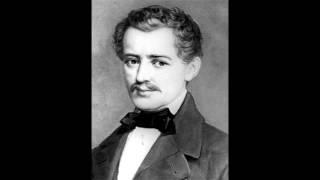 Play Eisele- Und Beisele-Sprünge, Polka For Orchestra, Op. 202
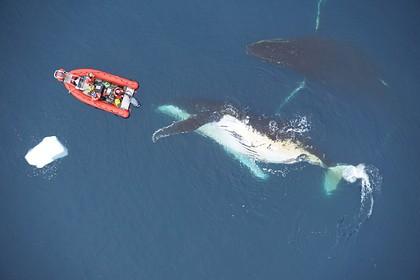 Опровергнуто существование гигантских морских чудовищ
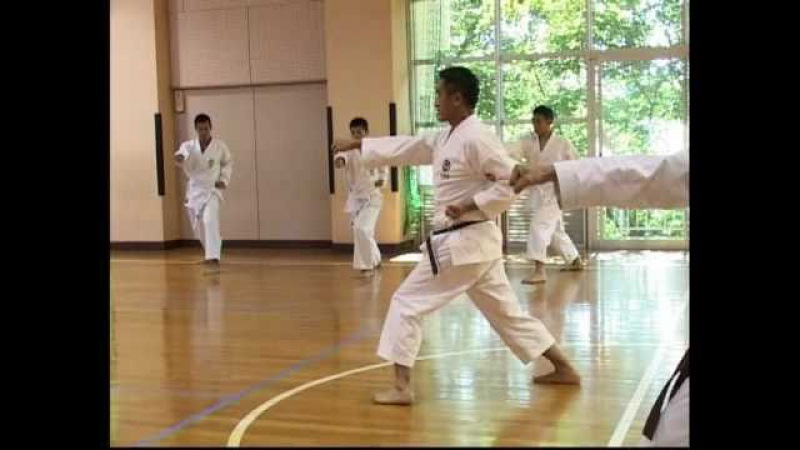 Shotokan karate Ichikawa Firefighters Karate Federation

...

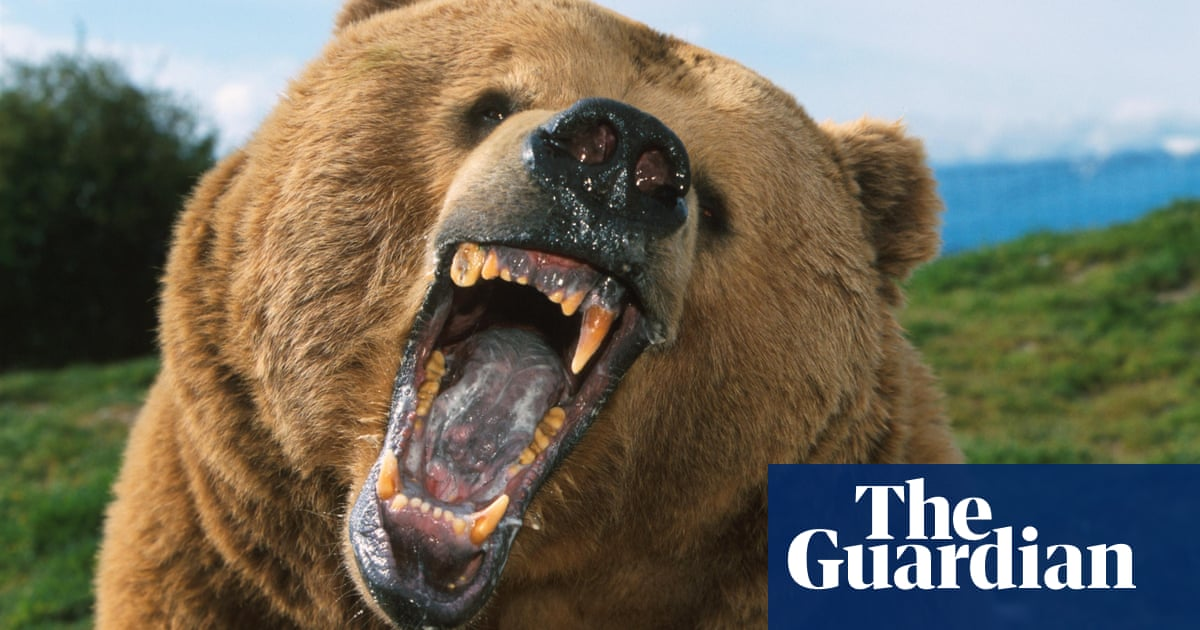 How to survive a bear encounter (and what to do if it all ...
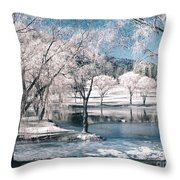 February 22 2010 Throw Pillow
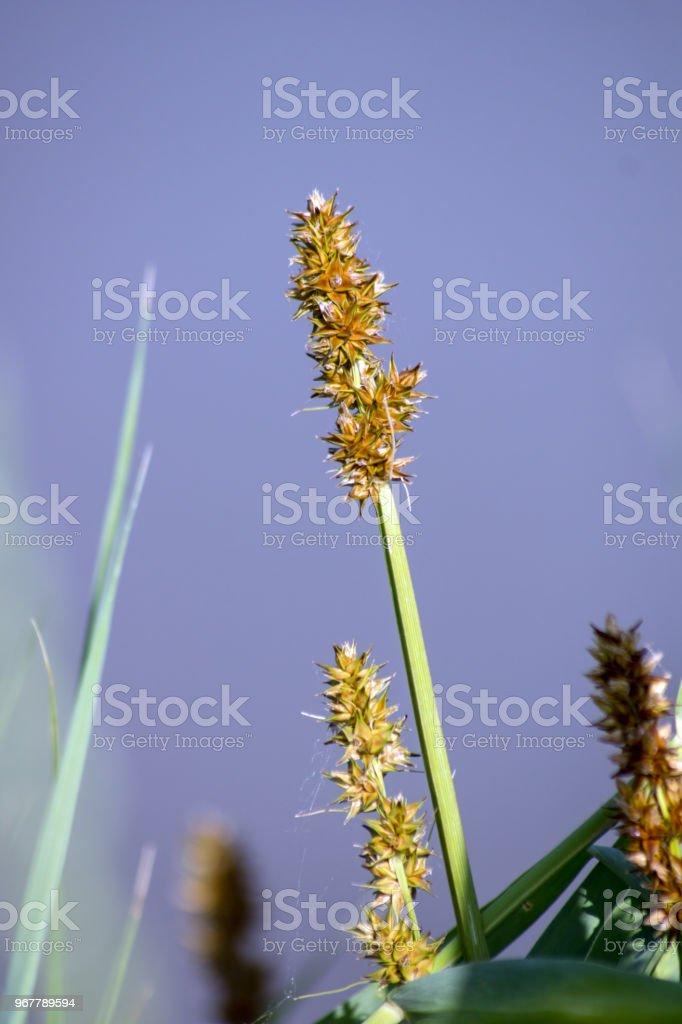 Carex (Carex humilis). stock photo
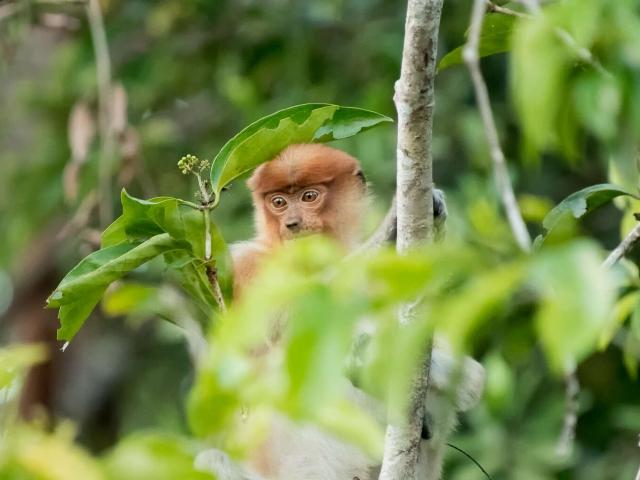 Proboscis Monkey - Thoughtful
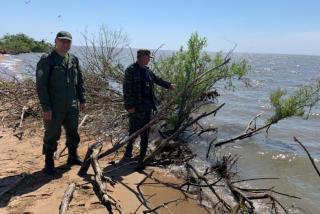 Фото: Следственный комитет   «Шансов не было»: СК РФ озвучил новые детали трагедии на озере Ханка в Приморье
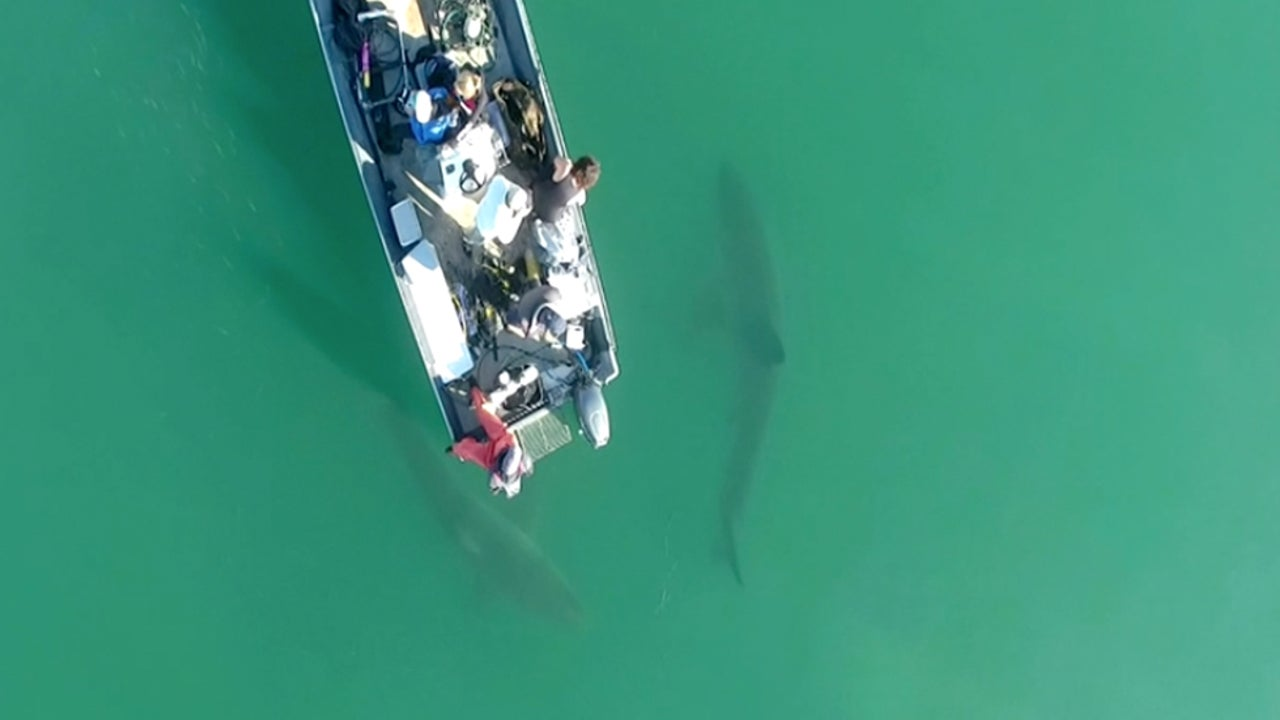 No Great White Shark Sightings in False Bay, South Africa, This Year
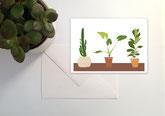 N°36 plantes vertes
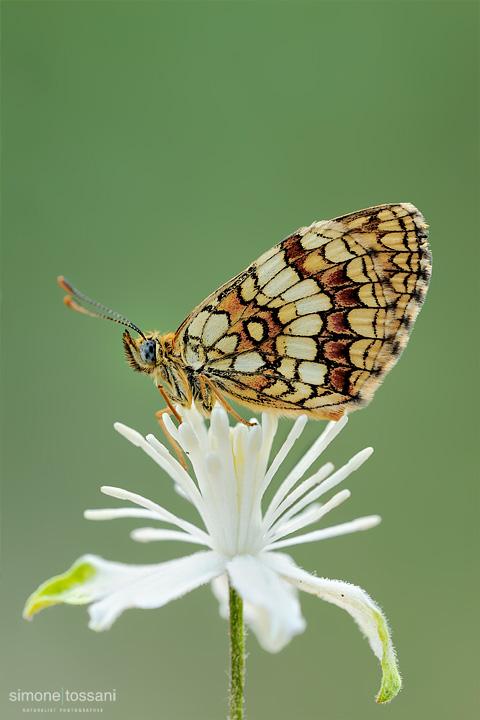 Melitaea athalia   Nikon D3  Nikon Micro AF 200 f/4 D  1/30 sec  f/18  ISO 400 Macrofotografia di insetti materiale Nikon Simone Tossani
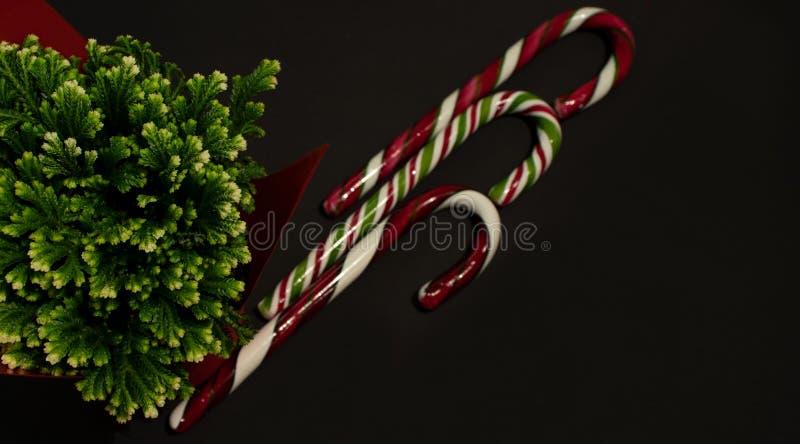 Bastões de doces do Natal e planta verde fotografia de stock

...

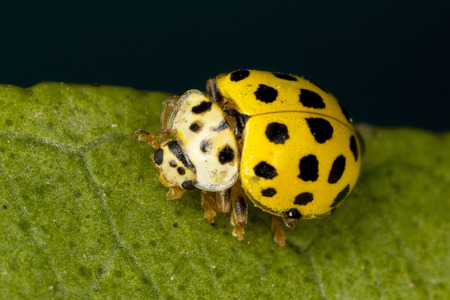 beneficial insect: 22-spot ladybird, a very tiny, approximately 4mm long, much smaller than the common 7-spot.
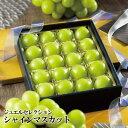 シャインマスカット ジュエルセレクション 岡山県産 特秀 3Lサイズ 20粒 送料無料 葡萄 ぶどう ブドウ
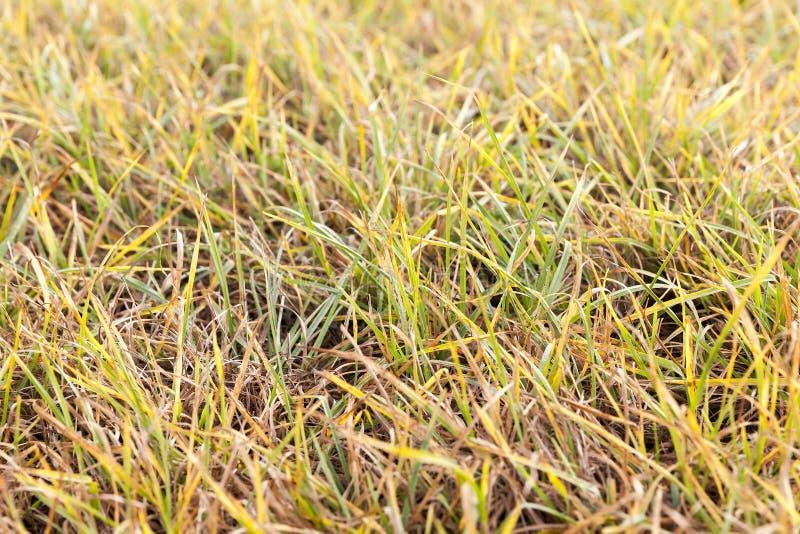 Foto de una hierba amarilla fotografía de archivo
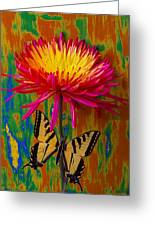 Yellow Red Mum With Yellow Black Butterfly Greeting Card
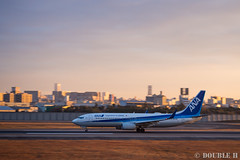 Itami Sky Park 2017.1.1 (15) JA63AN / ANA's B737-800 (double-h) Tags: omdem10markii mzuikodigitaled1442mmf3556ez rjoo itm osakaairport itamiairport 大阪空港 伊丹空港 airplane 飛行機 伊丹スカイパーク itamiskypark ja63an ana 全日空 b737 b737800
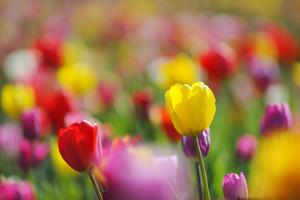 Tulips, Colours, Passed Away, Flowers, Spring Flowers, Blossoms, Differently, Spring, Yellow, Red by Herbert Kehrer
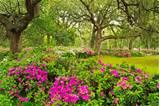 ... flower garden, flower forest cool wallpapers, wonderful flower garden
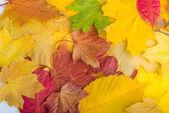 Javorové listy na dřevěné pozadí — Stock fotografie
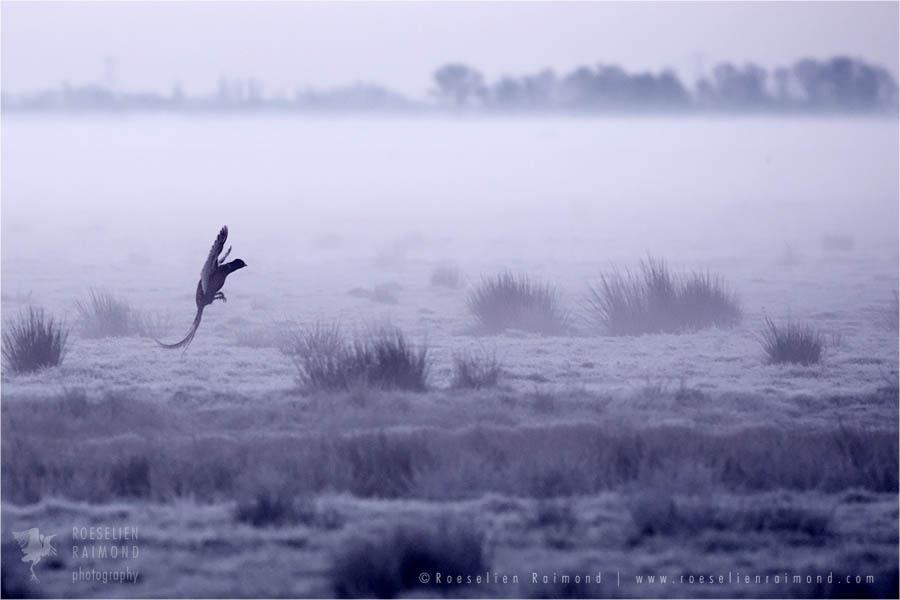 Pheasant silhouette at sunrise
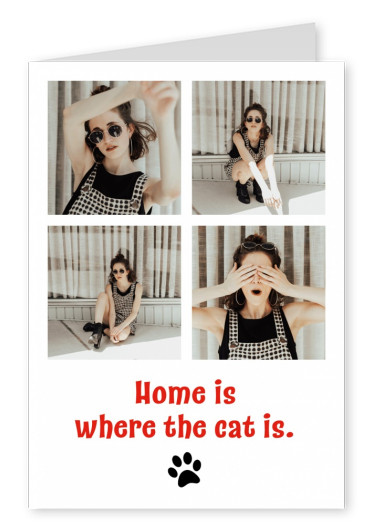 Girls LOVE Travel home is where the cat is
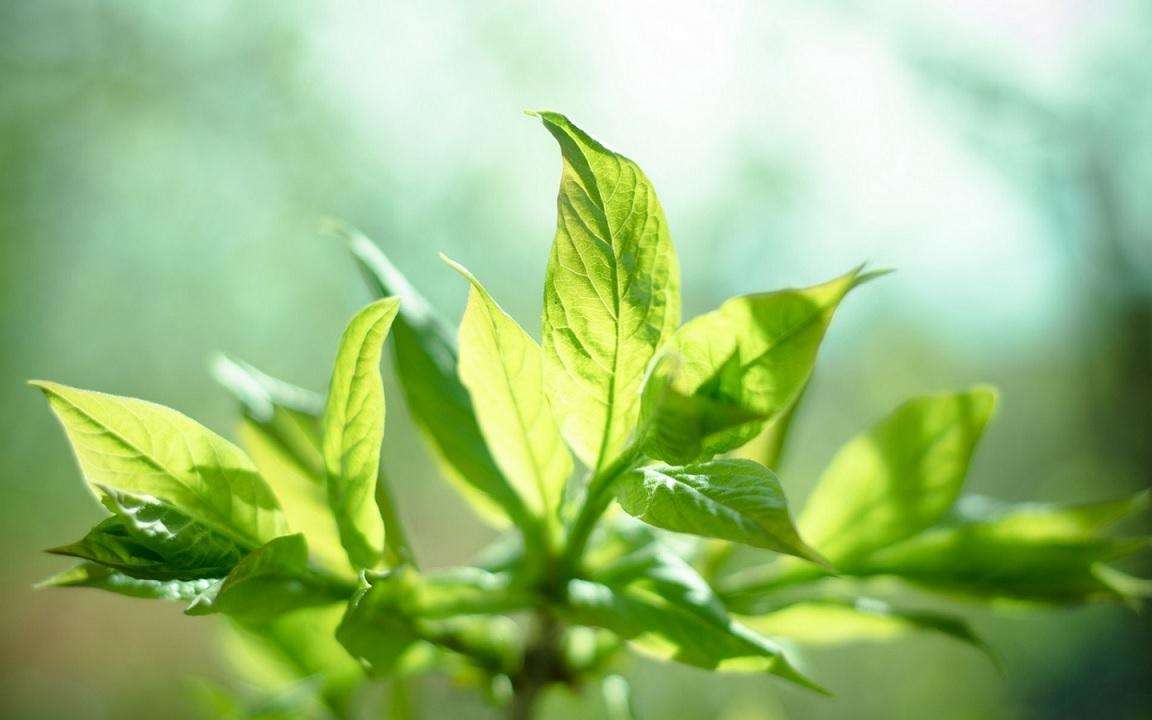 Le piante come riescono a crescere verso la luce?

● **PROBLEM DETAILS**
Only one stretch of the material above is wanted: the line containing "Foto de una" through the line containing "Tulips, Colours, Passed". Restate it word for word, minus the pictures.

● **RESPONSE TO THE TASK**
 Foto de una hierba amarilla fotografía de archivo
 Yellow Red Mum With Yellow Black Butterfly Greeting Card
 Itami Sky Park 2017.1.1 (15) JA63AN / ANA's B737-800 (double-h) Tags: omdem10markii mzuikodigitaled1442mmf3556ez rjoo itm osakaairport itamiairport 大阪空港 伊丹空港 airplane 飛行機 伊丹スカイパーク itamiskypark ja63an ana 全日空 b737 b737800
 Tulips, Colours, Passed Away, Flowers, Spring Flowers, Blossoms, Differently, Spring, Yellow, Red by Herbert Kehrer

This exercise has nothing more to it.